Analysis of GPs containing C18:1 Δ9/Δ11 isomers in human plasma samples. a Hierarchical cluster analysis of IΔ9/IΔ11 in normal (N1–N6) and T2D plasma samples (T2D1–T2D6) provides correct grouping of the two sets of samples. Colors represent different ratios as indicated by the color bar. b Seven pairs of lipid isomers (C18:1 Δ9/Δ11) are found to exhibit significant changes in relative composition ratios between normal control and T2D. Differences between the two groups were evaluated using the two-tailed student’s t test (***P < 0.001). Each value represents the mean ± s.d. (N = 6). c, d Comparisons of individual-to-individual variations based on c relative quantitation (I/IIS) of PE 16:0_18:1 and d relative isomer ratio (IΔ9/IΔ11) measurement of PE 16:0_18:1 in normal and T2D plasma samples. Each value represents the mean ± s.d. (N = 3). Precision of relative isomer ratio measurements is much less affected by individual-to-individual variations as compared to relative quantitation measurements at subclass level

Biomarker discovery using blood/plasma samples is attractive for the development of disease diagnosis or preventative therapies due to its relatively low invasiveness for sampling. As a preliminary exploration demonstrated here, lipid C=C location isomer composition is clearly much more reliable to reflect the T2D conditions than the change of lipid composition at subclass level, due to significantly reduced individual-to-individual variations. Using relative quantitation of PE 16:0_18:1 as an example, RSDs from three technical repeats of one individual are all round 8% for normal control and T2D samples (Fig. 4c), which is within the typical variation of LC–MS/MS experiments. However, individual-to-individual variation is huge at lipid subclass level, leading to RSD of 55% (normal control, I/IIS = 0.4 ± 0.2, N = 6) and 68% (T2D, I/IIS = 0.6 ± 0.4, N = 6) for relative quantitation of PE 16:0_18:1. When counting Δ9/Δ11 relative isomer ratios for PE 16:0_18:1, the RSDs (8%) of the technique repeats are quite comparable to that of subclass quantitation; however, individual-to-individual variation is significantly reduced, at 10% for normal control (IΔ9/IΔ11 = 5.0 ± 0.5) and 11% for T2D (IΔ9/IΔ11 = 3.8 ± 0.4). This aspect leads to a confident correlation of relative changes in Δ9/Δ11 isomer compositions to T2D condition.

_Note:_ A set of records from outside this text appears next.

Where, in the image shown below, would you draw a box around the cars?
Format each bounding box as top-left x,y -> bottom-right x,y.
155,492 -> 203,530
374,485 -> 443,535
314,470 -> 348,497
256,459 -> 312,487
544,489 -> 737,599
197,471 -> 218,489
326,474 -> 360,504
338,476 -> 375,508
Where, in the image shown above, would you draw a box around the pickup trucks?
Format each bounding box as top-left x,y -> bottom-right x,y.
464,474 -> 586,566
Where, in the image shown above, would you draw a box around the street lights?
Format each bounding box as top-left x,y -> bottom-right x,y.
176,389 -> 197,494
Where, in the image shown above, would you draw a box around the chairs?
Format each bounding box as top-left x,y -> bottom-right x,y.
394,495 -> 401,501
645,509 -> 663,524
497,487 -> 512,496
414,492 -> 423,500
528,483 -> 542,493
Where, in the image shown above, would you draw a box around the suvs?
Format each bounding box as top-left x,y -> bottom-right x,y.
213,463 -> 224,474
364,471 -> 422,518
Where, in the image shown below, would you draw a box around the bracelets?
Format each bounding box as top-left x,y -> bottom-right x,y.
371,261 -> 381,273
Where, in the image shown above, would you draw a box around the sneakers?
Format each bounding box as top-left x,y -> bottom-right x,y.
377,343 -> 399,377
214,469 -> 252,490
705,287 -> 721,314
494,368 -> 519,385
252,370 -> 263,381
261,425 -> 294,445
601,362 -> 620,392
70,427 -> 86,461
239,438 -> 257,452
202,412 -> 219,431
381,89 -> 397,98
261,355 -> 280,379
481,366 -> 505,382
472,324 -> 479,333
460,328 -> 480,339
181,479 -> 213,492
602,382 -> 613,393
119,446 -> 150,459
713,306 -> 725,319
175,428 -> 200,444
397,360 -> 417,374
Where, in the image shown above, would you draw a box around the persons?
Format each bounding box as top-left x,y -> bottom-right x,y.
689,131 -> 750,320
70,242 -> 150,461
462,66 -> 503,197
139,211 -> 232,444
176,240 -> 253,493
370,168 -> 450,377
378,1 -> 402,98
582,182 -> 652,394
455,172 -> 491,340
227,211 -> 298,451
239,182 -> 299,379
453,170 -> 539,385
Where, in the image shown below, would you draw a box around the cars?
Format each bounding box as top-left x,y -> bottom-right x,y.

In fact, small RSDs, typically within 15%, were found for all Δ9/Δ11 isomeric ratios measured for C18:1, i.e., (14 ± 4%) for normal and (15 ± 4%) for T2D. As a contrast, RSDs of 43 ± 14% for normal and 42 ± 12% for T2D were obtained for lipid profiling at subclass level. Large variations of lipid concentrations in blood is expected because they are heavily influenced by individual differences in circadian rhythm, temporal metabolism variance, and several other factors42,43. The finding of high precision in measuring relative ratio of lipid C=C location isomers suggests tighter regulation/dysregulation at the isomer level which is unaffected by sample complexity or preparation procedures. These results are also consistent with recent isomer-resolved imaging MS studies which have highlighted tissue-tissue and tissue-tumor differences at the isomer level that are invisible at the molecular lipid level44,45.

Discussion

In this work, we have successfully incorporated the PB–MS/MS technique into LC–MS workflow that has been widely employed for large-scale lipid analysis. This step of development is critical for lipidomics studies since now the structural information related to C=C locations in lipids becomes readily available for understanding the lipidome and associated biological systems. Using polar lipid extract from bovine liver as a benchmark test, more than 200 unsaturated phospholipids have been identified for the sites of unsaturation, among which 55 groups of C=C location isomers have been discovered, including 48 molecular structures which were not predicted by LIPID MAPS database. Undoubtedly, these data set a record for comprehensive structural analysis of phospholipids and demonstrate that the LC–PB–MS/MS system readily meets the needs in lipidomic analysis in terms of throughput, sensitivity, and lipid coverage, while providing structural analysis at a deeper level. Streamlined data acquisition and data dependent analysis procedure are also key to the adoption of the LC–PB–MS/MS platform for large-scale lipid analysis. The home-developed software (Lipid Omega Analyzer) is our first step toward this direction, which is incorporated with the functions for guiding PB–MS/MS and performing multilevel structural analysis for phospholipids including subclass, acyl/alkyl chain, de novo C=C location identification.

With the workflow we developed in this study, identification and quantitation lipid C=C location isomers, lipid biomarker discovery now will no longer be limited to profiling at subclass level, which is blind to individual changes of isomers. The correlation between the composition changes of the C=C location isomers and the status of the biological system could serve well for biomarker discovery. Analysis of human breast cancer tissue samples reveals that relative composition changes of C18:1 Δ9 and Δ11 isomer pairs in PCs and PEs provide reliable parameters for tracing pathological conditions. Twelve out of twenty-nine isomer pairs have been identified to exhibit significant changes in isomer composition; among those only two are overlapping with the six species (out of one hundred and nine PC and PE molecular species) identified from subclass level analysis.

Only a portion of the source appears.